Lesson 6: Percentiles and Boxplots
September 6, 2016
Wed, Sep 7
Review:
- Measuring Center with Mean and Median
- Problems with Median – SORT!
- Tutoring available Thursdays 4-6pm in GCB 201 with David Mould
Presentation:
- Percentiles
- What are Percentiles?
- How to calculate Percentiles
- To find the xth percentile
- calculate x/100 * count (rounded to the nearest integer)
- result is the position of the value in an ordered (smallest to largest) data set
- 25th percentile = 25/100 * count
- 50th percentile = 50/100 * count = Median
- 75th percentile = 75/100 * count
- Example
- Boxplots
- Quartiles and Inner Quartile Range (IQR)
- Example: Kick/Punt returns by Charles Nelson during Oregon vs UC Davis game Sat, Sep 3
- {-2, 16, 27, 31, 33, 38, 46, 62}
- n = 8
- mean = 31.4
- median = 31 (position 4)
- 25th percentile = 16 (position 2)
- 75th percentile = 38 (position 6)
- Min = -2
- Max = 62
Activity:
- Product Boxplots (by hand)
- Find the five number summary for Female height and Male height from the Student Survey data
- Draw 2 boxplots, side by side, for comparison purposes.
- Use the same scale for both box plots
- Repeat using the World Population estimate data
- Draw 4 boxplots, one per time period, side by side
- Use the same scale for all 4 boxplots
Assignment:
- Read pp. 34-38 (Quartiles, Five number summary, Boxplots)
- Watch Boxplots with Google Sheets
- Use Google Sheets
- Make a Copy of RE East Pueblo
- For each of the 3 neighborhoods: Belmont, Eastside and University
- Use the “Selling Price” variable (see Column I)
- Generate the 5 number summary
- Calculate the mean, median, 25th and 75th percentiles
- Identify the min and max values
- Produce 3 boxplots
- One boxplot per neighborhood, i.e., Belmont, Eastside and University
- Plot together on the same chart for side-by-side visual comparison
- This means using the same scale for all 3 boxplots
- You’re welcome to use Sheets or you can do it by hand (if done neatly)
2 Comments
I used sheets on my android phone.
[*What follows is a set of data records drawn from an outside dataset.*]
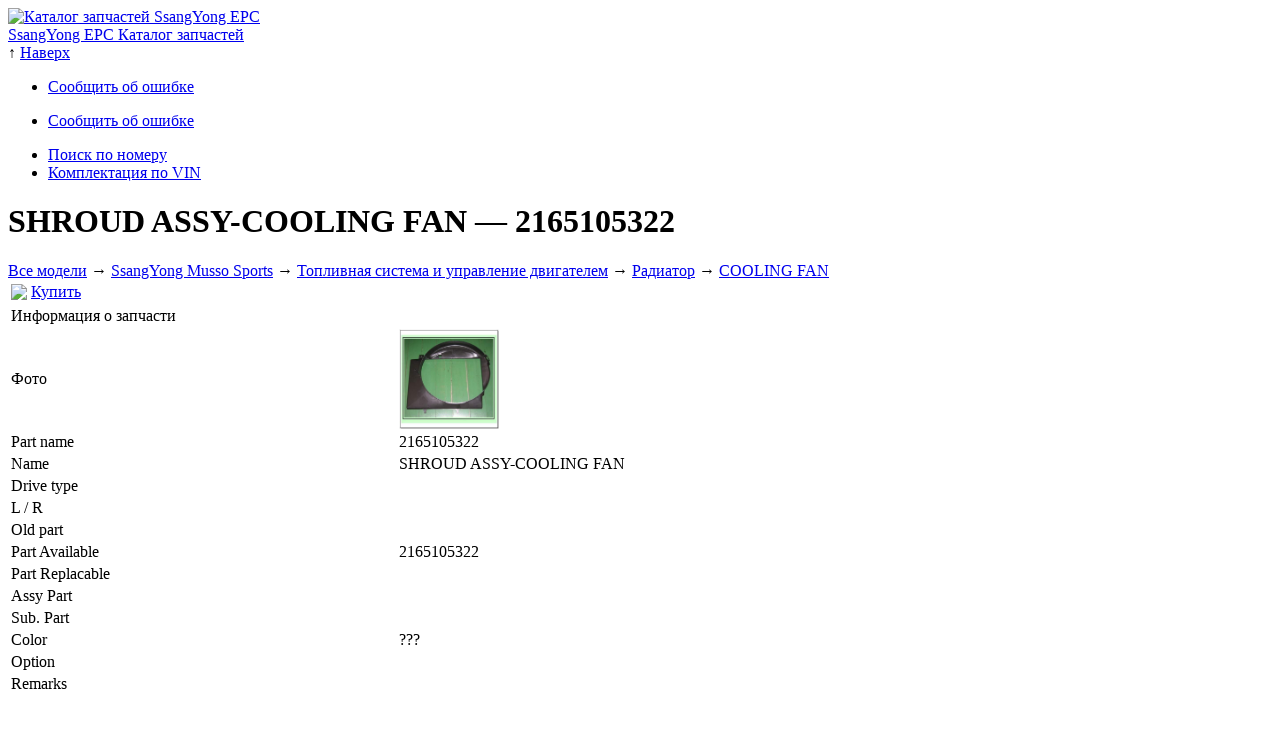

--- FILE ---
content_type: text/html; charset=utf-8
request_url: http://www.ssangyong.pro/catalog/musso_sports/2/1/20/02/2165105322/
body_size: 2863
content:
<!DOCTYPE html PUBLIC "-//W3C//DTD XHTML 1.0 Transitional//EN" "http://www.w3.org/TR/xhtml1/DTD/xhtml1-transitional.dtd">
<html xmlns="http://www.w3.org/1999/xhtml">
<head>
<meta name="viewport" content="width=device-width, initial-scale=1">
<meta name="format-detection" content="telephone=no">
<meta http-equiv="Content-Type" content="text/html; charset=utf-8">	
<script type="text/javascript" src="http://ssangyong.pro/js/jquery-1.8.3.js"></script>
<script type="text/javascript" src="http://ssangyong.pro/js/fancybox/jquery.fancybox-1.3.4.pack.js"></script>
<link rel="stylesheet" href="http://ssangyong.pro/js/fancybox/jquery.fancybox-1.3.4.css" type="text/css" media="screen" />
<script type="text/javascript" src="http://ssangyong.pro/js/scripts.js"></script>
<script language="VBScript">
<!--
Sub navmovie_FSCommand(ByVal command, ByVal args)
call navmovie_DoFSCommand(command, args)
end sub
-->
</script>
<title>2165105322 - SHROUD ASSY-COOLING FAN - COOLING FAN - SsangYong Musso Sports - Электронный каталог запчастей SsangYong EPC</title>
<meta name="description" content="Запчасти для SsangYon­g. 2165105322 - SHROUD ASSY-COOLING FAN - COOLING FAN - Радиатор - Топливная система и управление двигателем - SsangYong Musso Sports - Электронный каталог запчастей SsangYong EPC.">
<meta name="keywords" content="2165105322, SHROUD ASSY-COOLING FAN, SsangYong Musso Sports">
<link rel="stylesheet" href="http://ssangyong.pro/css/style.css">
<link rel="shortcut icon" type="image/x-icon" href="http://ssangyong.pro/favicon.ico">
<link rel="apple-touch-icon" href="http://ssangyong.pro/img/iphone_icon.png">

<!-- Global site tag (gtag.js) - Google Analytics -->
<script async src="https://www.googletagmanager.com/gtag/js?id=UA-151461362-1"></script>
<script>
  window.dataLayer = window.dataLayer || [];
  function gtag(){dataLayer.push(arguments);}
  gtag('js', new Date());

  gtag('config', 'UA-151461362-1');
</script>

</head>
<body>
<div id="layout">
<div id="header_menu" class="header_relative"><div class="left"><div class="logo"><a href="http://www.ssangyong.pro/"><img src="http://www.ssangyong.pro/img/logo.png" alt="Каталог запчастей SsangYong EPC"></a></div><div class="title"><a href="http://www.ssangyong.pro/">SsangYong&nbsp;EPC Каталог&nbsp;запчастей</a></div></div><div class="left"><div class="toplink"><span>↑</span> <a href="#">Наверх</a></div></div><div class="right">
	<ul><noindex><li style="display:none;"><a rel="nofollow" href="http://www.ssangyong.pro/admin/">Админка</a></li></noindex><li id="link_bug_nologin"><a href="http://www.ssangyong.pro/bug/">Сообщить об ошибке</a></li></ul><ul id="link_bug_nologin"><li><a href="http://www.ssangyong.pro/bug/">Сообщить об ошибке</a></li></ul>
	</div>
	<div class="clear"></div>
	</div>
	<div id="header_menu_bottom"><div class="left"><ul><li><a href="/search/">Поиск по номеру</a></li><li><a href="/vin/">Комплектация по VIN</a></li></ul></div>

	<div class="right">
	</div>
	<div class="clear"></div>
	</div><div id="bread" class="bread_relative"><div class="title_and_breadcrumbs"><h1>SHROUD ASSY-COOLING FAN <span class="eng">&mdash; 2165105322</span></h1><div class="breadcrumbs"><span><a href="http://www.ssangyong.pro/">Все модели</a>&nbsp;</span><span>&rarr;&nbsp;<a href="http://www.ssangyong.pro/catalog/musso_sports/">SsangYong Musso Sports</a>&nbsp;</span><span>&rarr;&nbsp;<a href="http://www.ssangyong.pro/catalog/musso_sports/2/">Топливная система и управление двигателем</a>&nbsp;</span><span>&rarr;&nbsp;<a href="http://www.ssangyong.pro/catalog/musso_sports/2/1/">Радиатор</a>&nbsp;</span><span>&rarr;&nbsp;<a href="http://www.ssangyong.pro/catalog/musso_sports/2/1/20/#div_2_id">COOLING FAN</a></span></div></div></div><div id="page"><div class="form_search_result" style="padding-bottom: 40px;"><table class="link_buy"><tr><td><img src="http://ssangyong.pro/img/cart-32.png"></td><td><div style="display:none;">n: 1</div><div style="display:none;">m: 0</div><a href="https://www.ssangyongmarket.ru/search.html?article=2165105322" rel="nofollow"  target="_blank" >Купить</a></td><td width="99%"></td></tr></table><div class="left50"><table width="100%" style="margin:0 0 20px 0;"><tr class="table_title"><td colspan="2">Информация о запчасти</td></tr><tr><td>Фото</td><td><a target="_new" class="group" href="http://www.ssangyong.pro/catalog/img/part/2165105322.jpg"><img src="http://www.ssangyong.pro/catalog/img/part/2165105322.jpg" width="100" alt="ssangyong 2165105322"></a></td></tr><tr><td>Part name</td><td>2165105322</td></tr><tr><td>Name</td><td>SHROUD ASSY-COOLING FAN</td></tr><tr><td>Drive type</td><td></td></tr><tr><td>L / R</td><td></td></tr><tr><td>Old part</td><td></td></tr><tr><td>Part Available</td><td>2165105322</td></tr><tr><td>Part Replacable</td><td></td></tr><tr><td>Assy Part</td><td></td></tr><tr><td>Sub. Part</td><td></td></tr><tr><td>Color</td><td>???</td></tr><tr><td>Option</td><td></td></tr><tr><td>Remarks</td><td></td></tr></table><table width="100%"><tr class="table_title"><td colspan="4">Part history</td></tr><tr><td>№</td><td>ITC</td><td>eff. from</td><td>eff. to</td></tr><tr class="bg"><td>2165105322</td><td></td><td>01.12.2002</td><td>28.02.2006</td></tr></table></div><div class="left100"><table width="100%"><tr class="table_title"><td colspan="2">Запчасти в группах</td></tr><tr class="bg"><td width="120" align="center"><a target="_parent" href="http://www.ssangyong.pro/catalog/musso_sports/2/1/20/02/2165105322/">Инфо о&nbsp;детали</a></td><td><i>в&nbsp;каталоге</i> 2120 «<a target="_parent" href="http://www.ssangyong.pro/catalog/musso_sports/2/1/20/#div_2_id">COOLING FAN</a>»</td></tr></table></div><div class="clear"></div></div></div><div id="footer">
	<div class="left">© 2013&ndash;2026 <a href="http://www.ssangyong.pro/">Каталог запчастей SsangYong EPC</a></div>
	<div class="bottom_menu"><ul><li><a href="/contacts/">Контакты</a></li></ul></div>
	<div class="right"></div>
	<div class="clear"></div>
	</div></div>
<!-- Yandex.Metrika counter -->
<script type="text/javascript">
(function (d, w, c) {
    (w[c] = w[c] || []).push(function() {
        try {
            w.yaCounter19958395 = new Ya.Metrika({id:19958395,
                    webvisor:true,
                    clickmap:true,
                    trackLinks:true,
                    accurateTrackBounce:true,
                    trackHash:true});
        } catch(e) { }
    });

    var n = d.getElementsByTagName("script")[0],
        s = d.createElement("script"),
        f = function () { n.parentNode.insertBefore(s, n); };
    s.type = "text/javascript";
    s.async = true;
    s.src = (d.location.protocol == "https:" ? "https:" : "http:") + "//mc.yandex.ru/metrika/watch.js";

    if (w.opera == "[object Opera]") {
        d.addEventListener("DOMContentLoaded", f, false);
    } else { f(); }
})(document, window, "yandex_metrika_callbacks");
</script>
<noscript><div><img src="//mc.yandex.ru/watch/19958395" style="position:absolute; left:-9999px;" alt="" /></div></noscript>
<!-- /Yandex.Metrika counter -->
<!-- BEGIN JIVOSITE CODE {literal} -->
<script type='text/javascript'>
(function(){ var widget_id = '65Fby8b1vO';var d=document;var w=window;function l(){
  var s = document.createElement('script'); s.type = 'text/javascript'; s.async = true;
  s.src = '//code.jivosite.com/script/widget/'+widget_id
    ; var ss = document.getElementsByTagName('script')[0]; ss.parentNode.insertBefore(s, ss);}
  if(d.readyState=='complete'){l();}else{if(w.attachEvent){w.attachEvent('onload',l);}
  else{w.addEventListener('load',l,false);}}})();
</script>
<!-- {/literal} END JIVOSITE CODE -->
</body>
</html>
To be able to use the candlestick trend chart, I only get to use 4 arguments, not 5 as per the book. It asks for the min, open, close and max. So I used the min value, Q1 for open, Q3 for closed and max value. I then created the mean and median values separately so they will be charted next to their respective data group (belmont, mean, median….eside,mean,median) would this be okay for tests, or do I HAVE to have the median in the candlestick?
Sounds like you found a good trick for making boxplots. If the visualization works well in terms of showing the spread of the data and how the different neighborhoods compare then I’m good with it.